Oling

Sarah

« Journaliste atypique »

Itinéraires d'une journaliste autodidacte

En préambule à cette présentation d’un parcours de journaliste atypique, comment expliquer, sans donner à penser que je joue une feinte modestie, cette constante impression d’être presque imposteur du terme « journaliste ? Le journalisme n’a jamais été mon activité première, puisque j’ai dû avoir d’autres activités « alimentaires » pour de pures raisons matérielles, cependant je l’ai exercée à titre professionnel à plus d’un titre depuis presque 25 ans. Active professionnellement, certes, mais sans être passée par une école de journalisme, j’ai même souvent donné comme réponse, lorsqu’il m’était demandé de quelle école j’étais issue, que c’était celle « du culot ».

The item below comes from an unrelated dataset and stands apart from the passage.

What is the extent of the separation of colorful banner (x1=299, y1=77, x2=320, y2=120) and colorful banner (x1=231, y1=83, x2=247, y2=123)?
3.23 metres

L’aventure a réellement débuté en 1994, à RJL, radio villeurbannaise, où j’avais une émission hebdomadaire au cours de laquelle je recevais des acteurs du monde politique ou culturel, avec déjà la volonté de trouver une voie pour ce que je considérais et considère toujours comme mon devoir, témoigner et faire témoigner. Que ce soit à la radio ou même à la télévision, j’ai toujours tenté d’être la petite voix de ceux qui avaient perdu « les mots pour le dire ». Dans la même dynamique, tout en menant des interviews à travers la France de résistants, d’enfants cachés et de déportés, missionnée par le CHRD de Lyon, une centaine en huit ans, j’ai été pendant plusieurs années correspondante d’un hebdomadaire parisien, Tribune Juive. À ce titre, j’ai beaucoup exploré la nébuleuse négationniste au sein des Universités lyonnaises.

Toujours à l’affût de rencontres et d’expériences nouvelles, pendant presque deux ans, j’ai poursuivi mon travail de correspondant, pour RJL et pour Tribune Juive en Israël où j’ai assumé également le poste de rédactrice en chef d’un magazine francophone « Expressions » . Ce qui m’a donné l’opportunité de réaliser, sans filtres, de nombreuses interviews, sous forme d’entretiens, de politiques, d’écrivains, dans le souci de « voir par moi-même » toutes les facettes de la société israélienne. Et qui m’a aussi permis d’obtenir ma première carte de presse, délivrée par le ministère israélien.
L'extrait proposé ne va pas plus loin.